I find it interesting that so many of the people Jesus spent time with, cared about, and lifted up have characteristics that are ones I don’t want to have.

Having spent many years in school, I certainly prefer to be considered intelligent.  And now that I have reached a certain age, I find it somewhat comforting despite the diminishments of aging to be aware of an increase in wisdom.  But, after a period of teaching disciples and the crowds, Jesus prays, “I thank you, Father, Lord of heaven and earth, because you have hidden these things [what Jesus is trying to teach the people] from the wise and intelligent and have revealed them to infants” (Matthew 11: 25).  Being wise and intelligent may not be the best avenue for being open to the life-giving Word.

Jesus upset the religious establishment of his day by spending time with “sinners and tax collectors.”  When challenged about this behavior, Jesus replied that he had been sent to care for those who were sick, not for those who were well; for sinners not for the righteous (See Matthew 9: 9-13; Mark 2: 15-17; Luke 5: 27-32).  But I prefer to be healthy and righteous.

When I was a child playing competitive games on the playground at school, I loved being one of the first children chosen for a team.  Those who were chosen last suffered.  With Jesus, status doesn’t come in being first.  “Whoever wishes to be great among you must be your servant, and whoever wishes to be first among you must be your slave” (Matthew 20: 26b-27).

Sometimes we need to have our perspectives challenged and turned upside down.  Jesus is ready to do that.

Queries:

How have you known about being on the bottom side of life?

Where, if anywhere, does Jesus fit in your life?

Prayer:

Choose one of the biblical references above.  Read it, and select a word or phrase or image to chew on.  Let the passage be prayed in you.  Listen for the word given you.

For further reflection:

“Nathanael said to [Philip], ‘Can anything good come out of Nazareth?’ Philip said to him, ‘Come and see’” (See John 1: 43-51).

“Come to me, all you that are weary and are carrying heavy burdens, and I will give you rest” (See Matthew 11: 28-30).

Easter Week

When I was a child, our church celebrated Easter Sunday, the triumphant day of resurrection.  Perhaps there was a Maundy Thursday service of some kind, but if so, nothing was memorable.  We focused on expressing new life in Christ and giving glory to God (to put it most positively) by showing up on Easter morning in new clothes.

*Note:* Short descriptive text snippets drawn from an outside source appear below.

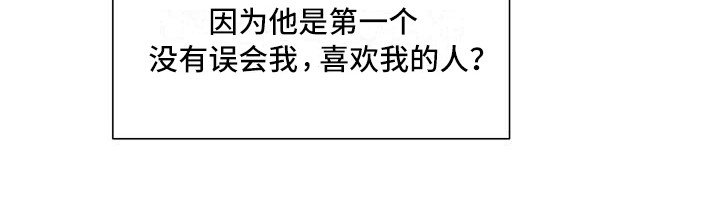 第21话22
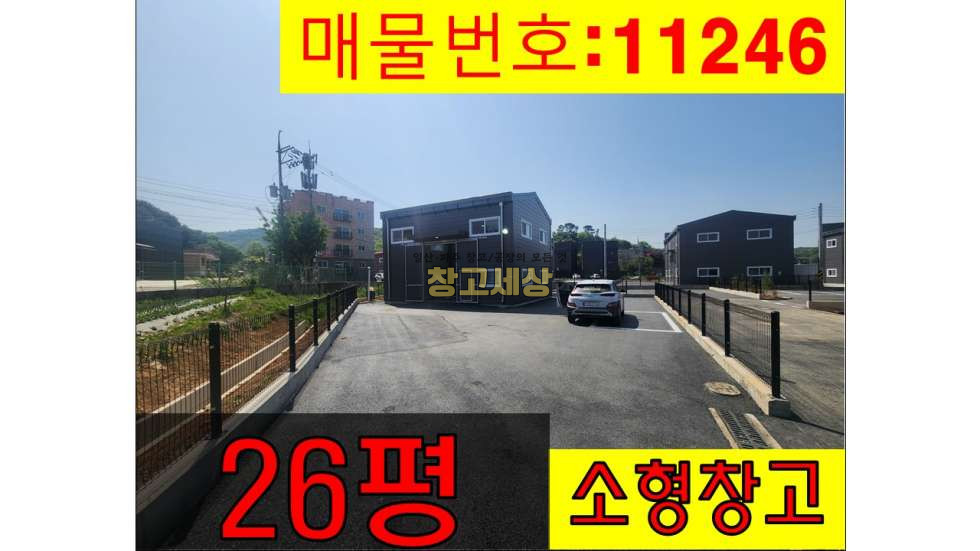 경기 파주시 탄현면 축현리 탄현면 축현리/건물 26평/제2종근생(사무소) /신축/단독건물/소형창고/5톤차량 진입가능/낙하IC 근접/매매/화장실 매매 매물번호 11246 사진 1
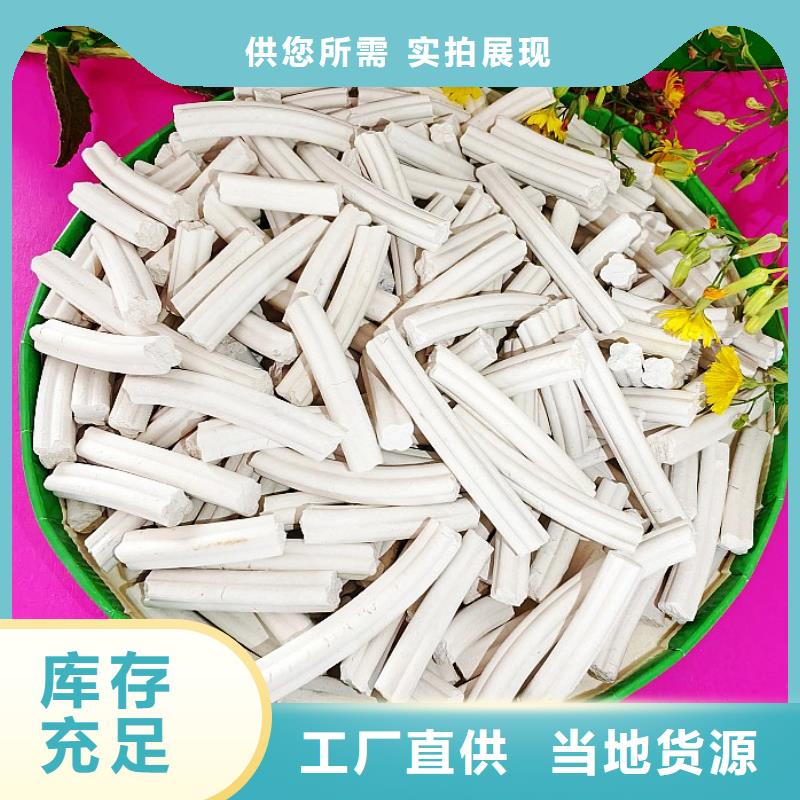 【氫氧化鈣】煙氣脫硫劑服務(wù)周到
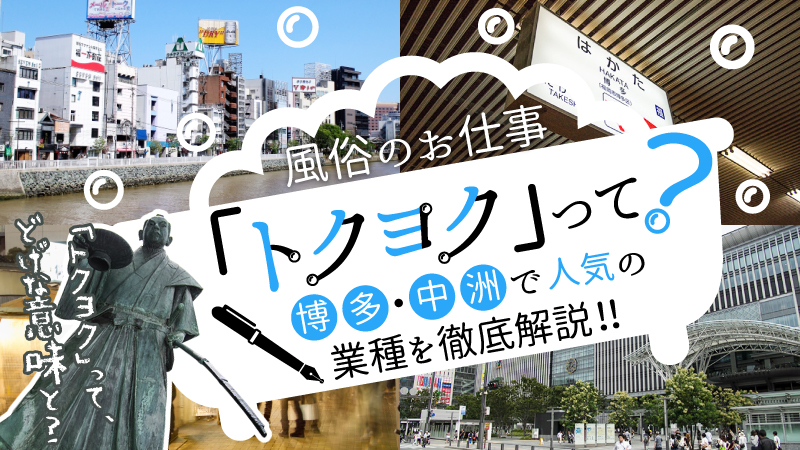 中洲の格安風俗店6選！60分30,000円以下で遊べるコスパ店｜駅ちかパラダイスガイド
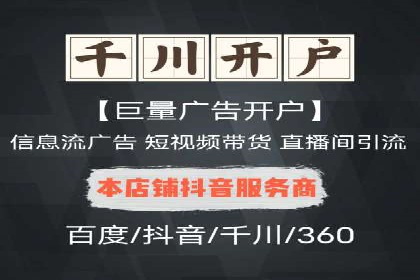 百度SEM代运营案例集：探索行业最佳实践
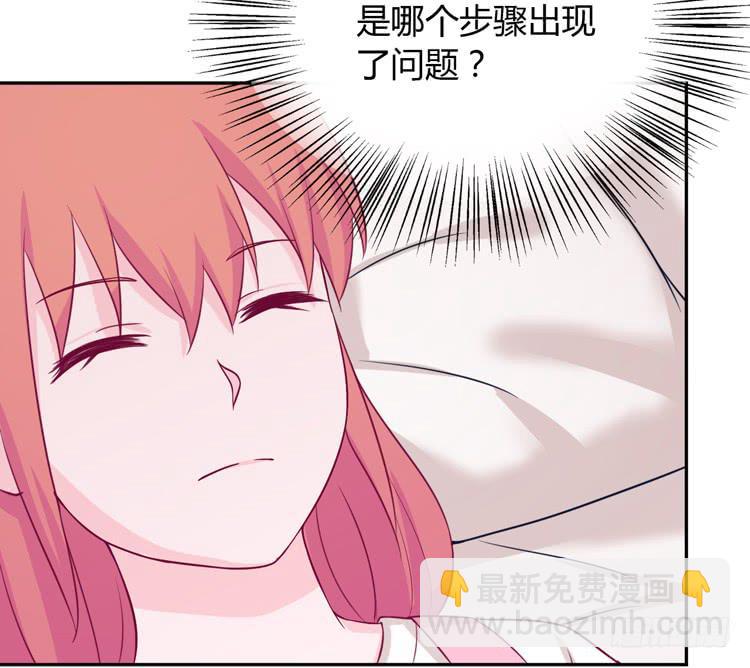 你不要碰我啦！4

As an adult I find it much more wonderful to celebrate, or walk through, the whole of Passion Week.  In what happens to Jesus there is so much that speaks to our human condition.  How many of us have experienced betrayal by someone who was a close part of our circle, maybe even a spouse or a parent or a sibling—betrayal in terrible proportions, or even in relatively small things?  I think of the wife whose husband has an affair with her best friend.  Any betrayal is devastating.

What about having friends disappear when you most need them?  I think of a breast cancer patient who told me that her mother was no longer talking with her.  Or the one whose husband walked out not long after the diagnosis.  To be abandoned by friends is bad enough.  To cry out to God and feel as if God is not there is even harder.

What about being accused unjustly, or treated abusively and derisively?   Such treatment may well steal our sense of self.  Or what about Jesus’ disciples in this story?  Like them we have notions about the purpose of what we are doing.  How hard it is if what we have worked for so long suddenly falls apart.

What I learn in the passion story is that my suffering is not unknown, that God is with me in it regardless of how I may feel or how the suffering may have come to pass.  And that no matter how bad things are, the suffering is not the end of the story.

Queries:

What has been your experience of Easter?

How can you connect inwardly with the suffering and the joy of Easter?

Prayer:

Jesus, forgive us for the barriers and blocks we put up to keep us from living in the abundant joy you desire for all of us.  May you reign in our hearts and in our world.

For further reference:

Read the passion story in one of the gospels—Matthew 26-28, Mark 14-16, Luke 22-24, John 18-21.

“I came that they may have life, and have it abundantly” (John 10: 10).